-------- DOCUMENT PASSAGE --------
Pedersen calls that delay “disappointing” for several reasons, chief among them the example that the West Seattle Bridge has set for the city to more proactively address its perennial problem of aging transportation infrastructure.

The councilmember points out that SDOT’s budget was increased to $718 million for this year; the financial incentive to issue bonds quickly when federal interest rates remain low; his view that federal and state-level transportation spending tend to favor marquee projects like the I-5 Ship Canal Bridge while smaller projects like the rapidly aging Ballard, Fremont, and University bridges lay susceptible to earthquake damage.

“I cannot sit idly by while the can is kicked down the road again. Today I sent a letter to the Biden Administration asking our U.S. transportation officials to accelerate their federal compliance assessment of Seattle’s bridges,” Pedersen continues.

“Federal oversight can be helpful to spur action and results for bridge safety in Seattle, especially for bridges ranked ‘Poor’ and for bridges City leaders promised to fix as early as 2015.”

A spokesperson on behalf of the mayor wrote to MyNorthwest affirming that the interest is there to collaborate with Pedersen, the city’s transportation chair, on “bridge projects when the timing makes fiscal sense.”
-------- RECORDED INFORMATION --------
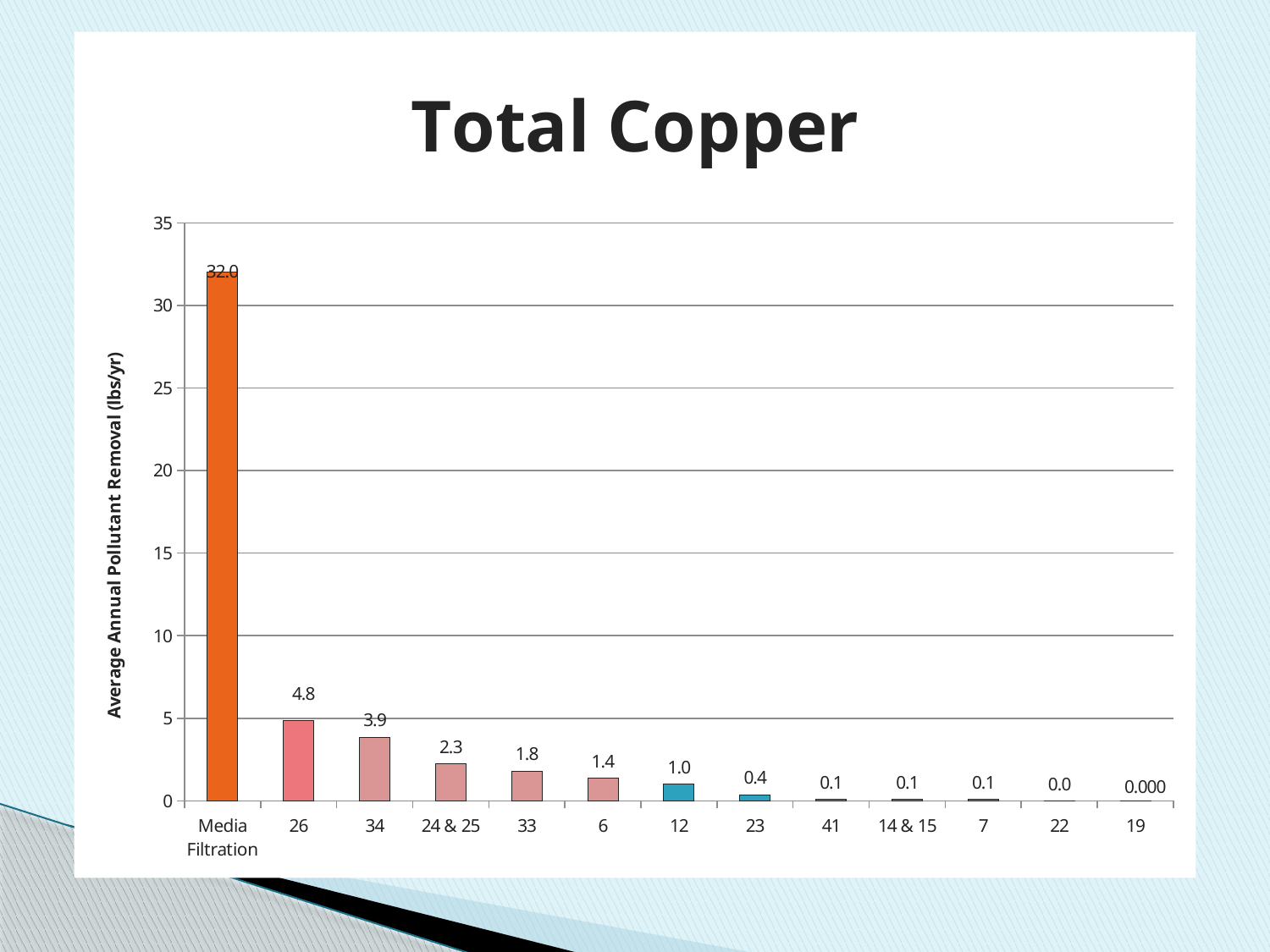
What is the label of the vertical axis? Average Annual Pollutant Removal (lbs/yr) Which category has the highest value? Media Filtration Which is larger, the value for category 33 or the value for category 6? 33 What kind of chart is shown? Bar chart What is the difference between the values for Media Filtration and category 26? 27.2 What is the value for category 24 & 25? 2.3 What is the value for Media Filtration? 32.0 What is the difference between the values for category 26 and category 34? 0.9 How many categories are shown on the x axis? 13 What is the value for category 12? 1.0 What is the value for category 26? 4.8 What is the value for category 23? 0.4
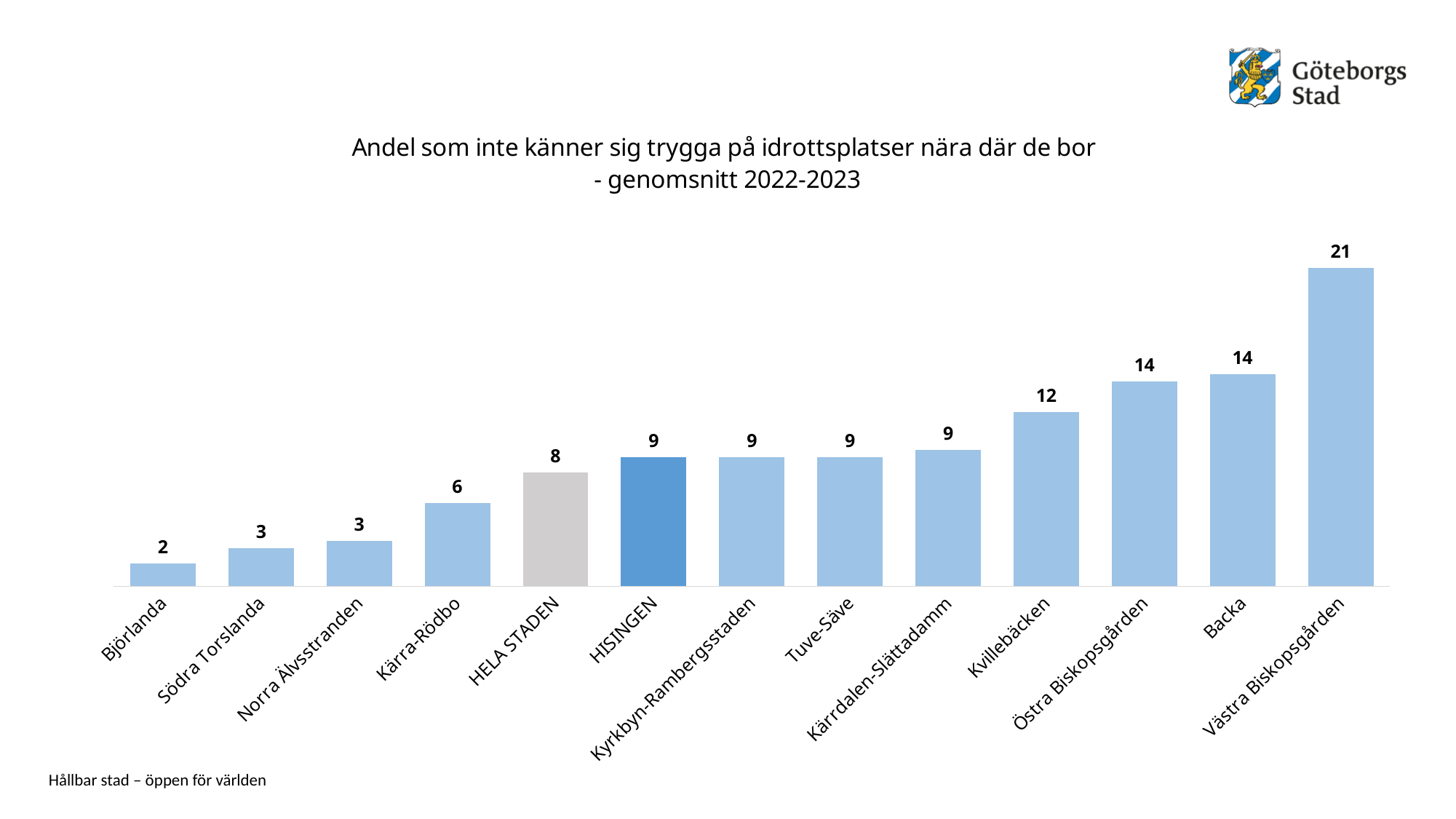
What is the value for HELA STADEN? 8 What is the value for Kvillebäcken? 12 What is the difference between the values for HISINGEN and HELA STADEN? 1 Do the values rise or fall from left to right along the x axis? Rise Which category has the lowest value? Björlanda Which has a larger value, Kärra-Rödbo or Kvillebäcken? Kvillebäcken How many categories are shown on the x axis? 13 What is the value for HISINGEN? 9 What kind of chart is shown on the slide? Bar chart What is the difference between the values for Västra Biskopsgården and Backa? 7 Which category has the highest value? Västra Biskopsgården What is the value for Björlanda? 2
--------
INSTRUCTION - Output the passage on Seattle's bridge repairs verbatim, from start to finish. The listing was taken from a separate source.

RESPONSE -
Pedersen calls that delay “disappointing” for several reasons, chief among them the example that the West Seattle Bridge has set for the city to more proactively address its perennial problem of aging transportation infrastructure.

The councilmember points out that SDOT’s budget was increased to $718 million for this year; the financial incentive to issue bonds quickly when federal interest rates remain low; his view that federal and state-level transportation spending tend to favor marquee projects like the I-5 Ship Canal Bridge while smaller projects like the rapidly aging Ballard, Fremont, and University bridges lay susceptible to earthquake damage.

“I cannot sit idly by while the can is kicked down the road again. Today I sent a letter to the Biden Administration asking our U.S. transportation officials to accelerate their federal compliance assessment of Seattle’s bridges,” Pedersen continues.

“Federal oversight can be helpful to spur action and results for bridge safety in Seattle, especially for bridges ranked ‘Poor’ and for bridges City leaders promised to fix as early as 2015.”

A spokesperson on behalf of the mayor wrote to MyNorthwest affirming that the interest is there to collaborate with Pedersen, the city’s transportation chair, on “bridge projects when the timing makes fiscal sense.”